La disfatta della Confederazione avvenne con la guerra di Indipendenza americana, quando si creò una divisione interna: alcune tribù si schierarono con i coloni, altre rimasero fedeli agli inglesi, anche nella speranza di riuscire a mantenere il possesso dei propri territori. Le loro aspettative vennero però deluse: il trattato tra Stati Uniti e Gran Bretagna del 1783 cedeva l’intero territorio irochese agli americani, tralasciando il fatto che su quella terra viveva già una nazione sovrana.

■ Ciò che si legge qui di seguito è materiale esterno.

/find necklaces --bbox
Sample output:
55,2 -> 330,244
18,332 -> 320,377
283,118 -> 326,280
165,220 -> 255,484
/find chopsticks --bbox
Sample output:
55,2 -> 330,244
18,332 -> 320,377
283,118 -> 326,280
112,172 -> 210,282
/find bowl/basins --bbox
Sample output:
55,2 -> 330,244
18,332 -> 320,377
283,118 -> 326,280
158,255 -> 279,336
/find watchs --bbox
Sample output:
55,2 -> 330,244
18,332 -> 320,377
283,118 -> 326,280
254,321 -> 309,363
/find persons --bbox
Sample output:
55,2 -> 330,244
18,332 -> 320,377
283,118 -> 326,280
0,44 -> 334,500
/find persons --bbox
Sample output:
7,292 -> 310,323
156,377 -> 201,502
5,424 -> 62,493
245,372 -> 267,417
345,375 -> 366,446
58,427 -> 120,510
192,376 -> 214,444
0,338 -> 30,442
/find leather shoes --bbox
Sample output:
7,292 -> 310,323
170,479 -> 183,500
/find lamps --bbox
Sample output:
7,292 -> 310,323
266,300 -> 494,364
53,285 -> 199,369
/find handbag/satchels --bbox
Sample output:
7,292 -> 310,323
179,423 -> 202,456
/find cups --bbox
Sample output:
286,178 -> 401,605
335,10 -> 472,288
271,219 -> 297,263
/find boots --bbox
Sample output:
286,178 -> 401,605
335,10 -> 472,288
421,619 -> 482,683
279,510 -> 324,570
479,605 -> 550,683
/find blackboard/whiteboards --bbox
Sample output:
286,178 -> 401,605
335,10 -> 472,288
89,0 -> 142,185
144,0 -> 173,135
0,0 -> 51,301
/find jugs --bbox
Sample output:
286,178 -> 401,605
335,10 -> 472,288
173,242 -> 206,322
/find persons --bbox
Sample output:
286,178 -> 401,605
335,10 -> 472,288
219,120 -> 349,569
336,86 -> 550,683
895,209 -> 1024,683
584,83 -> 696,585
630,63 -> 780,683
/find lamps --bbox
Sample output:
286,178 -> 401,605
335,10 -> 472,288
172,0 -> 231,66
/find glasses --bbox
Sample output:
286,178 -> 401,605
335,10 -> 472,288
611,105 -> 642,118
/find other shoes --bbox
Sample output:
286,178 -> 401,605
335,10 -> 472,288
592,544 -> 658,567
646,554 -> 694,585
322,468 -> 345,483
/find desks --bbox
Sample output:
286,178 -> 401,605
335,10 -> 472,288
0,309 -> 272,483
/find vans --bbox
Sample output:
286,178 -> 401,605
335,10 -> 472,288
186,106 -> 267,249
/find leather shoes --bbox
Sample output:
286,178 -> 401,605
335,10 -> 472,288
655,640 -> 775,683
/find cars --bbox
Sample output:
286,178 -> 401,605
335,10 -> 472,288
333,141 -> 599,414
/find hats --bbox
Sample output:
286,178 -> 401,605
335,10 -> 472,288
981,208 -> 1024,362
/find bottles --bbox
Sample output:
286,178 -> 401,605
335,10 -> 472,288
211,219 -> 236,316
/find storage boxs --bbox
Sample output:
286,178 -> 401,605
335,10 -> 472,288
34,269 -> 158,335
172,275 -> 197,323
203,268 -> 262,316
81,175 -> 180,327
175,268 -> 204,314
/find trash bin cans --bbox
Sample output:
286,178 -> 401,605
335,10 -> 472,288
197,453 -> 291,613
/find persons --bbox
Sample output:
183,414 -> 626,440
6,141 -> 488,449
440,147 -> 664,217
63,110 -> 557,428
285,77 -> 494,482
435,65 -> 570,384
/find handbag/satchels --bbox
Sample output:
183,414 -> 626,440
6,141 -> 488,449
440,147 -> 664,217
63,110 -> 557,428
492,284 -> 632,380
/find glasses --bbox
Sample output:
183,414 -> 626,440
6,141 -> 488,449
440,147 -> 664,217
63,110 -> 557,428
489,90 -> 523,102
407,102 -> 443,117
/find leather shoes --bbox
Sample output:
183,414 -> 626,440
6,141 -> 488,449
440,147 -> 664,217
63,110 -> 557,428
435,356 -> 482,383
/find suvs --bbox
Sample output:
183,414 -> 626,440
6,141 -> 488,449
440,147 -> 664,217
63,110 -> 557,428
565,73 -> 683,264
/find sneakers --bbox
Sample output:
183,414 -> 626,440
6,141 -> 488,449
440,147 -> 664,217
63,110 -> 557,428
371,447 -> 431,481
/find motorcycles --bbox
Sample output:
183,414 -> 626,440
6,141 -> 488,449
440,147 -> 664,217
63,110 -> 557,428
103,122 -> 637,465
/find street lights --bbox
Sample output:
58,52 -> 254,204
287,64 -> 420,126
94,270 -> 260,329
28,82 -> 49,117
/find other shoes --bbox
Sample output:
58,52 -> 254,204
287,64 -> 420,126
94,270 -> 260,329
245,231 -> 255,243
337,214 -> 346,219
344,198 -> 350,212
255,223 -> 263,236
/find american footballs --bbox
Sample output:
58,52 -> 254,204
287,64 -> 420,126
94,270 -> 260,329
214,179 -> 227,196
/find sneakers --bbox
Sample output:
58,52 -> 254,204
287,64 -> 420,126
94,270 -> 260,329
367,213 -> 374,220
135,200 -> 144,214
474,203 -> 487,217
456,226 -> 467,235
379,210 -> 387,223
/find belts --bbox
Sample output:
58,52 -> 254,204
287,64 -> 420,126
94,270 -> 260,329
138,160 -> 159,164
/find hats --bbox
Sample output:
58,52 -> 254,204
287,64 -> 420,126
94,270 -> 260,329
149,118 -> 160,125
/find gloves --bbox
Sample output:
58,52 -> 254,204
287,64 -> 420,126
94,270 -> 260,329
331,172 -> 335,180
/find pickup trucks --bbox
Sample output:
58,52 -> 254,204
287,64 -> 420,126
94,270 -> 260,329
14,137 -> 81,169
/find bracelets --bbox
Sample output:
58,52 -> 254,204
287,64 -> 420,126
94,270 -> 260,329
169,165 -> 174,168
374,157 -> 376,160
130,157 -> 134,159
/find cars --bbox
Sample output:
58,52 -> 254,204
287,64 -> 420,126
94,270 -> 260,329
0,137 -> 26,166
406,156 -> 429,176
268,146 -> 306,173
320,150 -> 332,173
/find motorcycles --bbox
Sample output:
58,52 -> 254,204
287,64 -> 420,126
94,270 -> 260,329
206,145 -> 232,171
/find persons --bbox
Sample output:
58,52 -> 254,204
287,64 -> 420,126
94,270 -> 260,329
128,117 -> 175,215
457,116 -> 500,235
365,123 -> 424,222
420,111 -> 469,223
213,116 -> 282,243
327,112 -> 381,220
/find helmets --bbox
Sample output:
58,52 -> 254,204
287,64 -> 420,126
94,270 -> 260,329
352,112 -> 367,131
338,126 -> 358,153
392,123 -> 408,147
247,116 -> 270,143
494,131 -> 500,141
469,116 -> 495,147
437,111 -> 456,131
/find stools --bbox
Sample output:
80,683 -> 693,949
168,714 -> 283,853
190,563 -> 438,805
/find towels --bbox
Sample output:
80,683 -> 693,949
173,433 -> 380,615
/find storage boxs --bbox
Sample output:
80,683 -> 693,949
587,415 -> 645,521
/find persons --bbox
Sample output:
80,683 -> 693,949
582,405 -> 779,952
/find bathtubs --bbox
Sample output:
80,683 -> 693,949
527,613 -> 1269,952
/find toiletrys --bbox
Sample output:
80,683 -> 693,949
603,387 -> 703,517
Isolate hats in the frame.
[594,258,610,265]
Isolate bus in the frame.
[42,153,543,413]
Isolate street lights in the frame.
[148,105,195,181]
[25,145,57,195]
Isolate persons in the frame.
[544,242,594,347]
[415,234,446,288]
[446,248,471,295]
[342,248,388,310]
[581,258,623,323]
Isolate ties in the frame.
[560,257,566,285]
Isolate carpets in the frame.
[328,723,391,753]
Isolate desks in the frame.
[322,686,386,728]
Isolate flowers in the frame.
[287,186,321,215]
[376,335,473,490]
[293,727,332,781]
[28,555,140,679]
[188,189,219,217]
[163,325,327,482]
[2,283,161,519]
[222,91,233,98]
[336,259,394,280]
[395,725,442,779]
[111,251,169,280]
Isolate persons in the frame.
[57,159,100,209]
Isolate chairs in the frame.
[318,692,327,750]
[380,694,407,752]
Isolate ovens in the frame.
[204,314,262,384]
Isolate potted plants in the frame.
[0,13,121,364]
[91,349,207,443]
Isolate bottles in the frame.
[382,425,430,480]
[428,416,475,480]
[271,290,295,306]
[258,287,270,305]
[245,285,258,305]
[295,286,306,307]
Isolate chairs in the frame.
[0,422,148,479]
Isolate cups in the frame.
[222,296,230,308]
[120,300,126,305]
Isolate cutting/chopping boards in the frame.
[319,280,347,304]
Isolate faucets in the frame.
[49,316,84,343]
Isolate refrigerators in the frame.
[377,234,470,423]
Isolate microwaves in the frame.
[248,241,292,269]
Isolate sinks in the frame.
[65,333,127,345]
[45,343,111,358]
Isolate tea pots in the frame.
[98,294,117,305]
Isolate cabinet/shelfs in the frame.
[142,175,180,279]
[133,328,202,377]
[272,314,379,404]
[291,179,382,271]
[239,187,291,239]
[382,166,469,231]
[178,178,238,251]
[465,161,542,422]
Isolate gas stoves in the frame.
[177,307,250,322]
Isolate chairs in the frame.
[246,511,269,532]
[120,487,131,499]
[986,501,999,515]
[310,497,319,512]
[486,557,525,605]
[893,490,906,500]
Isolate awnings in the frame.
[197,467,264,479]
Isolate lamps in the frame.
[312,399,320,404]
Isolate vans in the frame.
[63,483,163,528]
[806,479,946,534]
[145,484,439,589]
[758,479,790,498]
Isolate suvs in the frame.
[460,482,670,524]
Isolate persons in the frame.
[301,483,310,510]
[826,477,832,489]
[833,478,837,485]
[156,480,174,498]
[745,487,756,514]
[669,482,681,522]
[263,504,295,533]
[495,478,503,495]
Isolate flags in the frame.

Ad oggi i rimanenti delle sei tribù vivono sparsi tra il lago Ontario e lo Stato di New York, confinati nelle riserve. Magra consolazione per un popolo che, con una popolazione che probabilmente non superò mai le 20mila unità, senza un linguaggio scritto (le loro tradizioni e leggende erano tramandate oralmente e affidate ad incisioni di differenti colori e simboli grafici sopra speciali cinture, dette wampum, fatte con perline colorate ricavate da conchiglie) e priva di ogni capacità manifatturiera, riuscì a resistere per ben due secoli a colonizzatori francesi, olandesi, inglesi e gesuiti e, finché poté, anche agli indipendentisti.
Gli irochesi, invece, si riferiscono a loro stessi con il nome “Popolo della Lunga Casa” (Haudenosaunee), epiteto che richiama la tipica abitazione irochese consistente in una costruzione rettangolare di legno lunga fino a 60 metri ed in grado di ospitare diverse famiglie.
Anche il vasto territorio della Lega rappresentava simbolicamente una ‘lunga casa’ invisibile, di cui ciascuna tribù custodiva una Porta.
I nativi vivevano in villaggi di forma circolare protetti e fortificati per mezzo di palizzate. Fuori dalla cinta muraria vi erano sempre ampie spianate, per avvistare eventuali nemici e per lasciare spazio alle coltivazioni di diverse varietà di mais, fagioli e zucche (soprannominati le tre sorelle) e di oltre 14 tipi di farina e innumerevoli cereali, in cui la selvaggina integrava la dieta.
Dal punto di vista mistico-rituale, in una società basata sullo sciamanismo come la loro, l’elemento più caratteristico è costituito ancora oggi da maschere deformi e spaventose che rappresentano gli spiriti della notte, usate in molte manifestazioni e cerimonie religiose. Due volte l’anno i Visi Falsi visitano il villaggio entrando nelle capanne per scacciare gli spiriti maligni, indossando maschere di legno con tratti umani talmente brutte che, dicono, allontanano gli spiriti e le malattie. La controparte femminile sono invece i Volti di Paglia, maschere tessute o intrecciate con le foglie accartocciate del mais, realizzate dalle donne ma che possono essere indossate anche dagli uomini.
Perché, in definitiva, assurgere a simbolo di SeaSheperd una coalizione di nativi nordamericani? Forse perché il governo statunitense ha relegato il loro diritto alla terra e all’autodeterminazione in un angolo. O forse perché gli irochesi, come la maggior parte dei popoli tribali, hanno una prospettiva della vita a lungo termine, in base alla quale le decisioni quotidiane vengono prese tenendo conto della salute futura dell’ambiente e il benessere delle generazioni successive. E non è un caso che il Grande Pacificatore della Confederazione abbia affermato: “Non pensate sempre a voi stessi, o Capi, e nemmeno alla vostra sola generazione. Pensate alle generazioni che verranno, ai nostri nipoti, a coloro che non sono ancora nati, e i cui volti stanno per sorgere dalla terra.”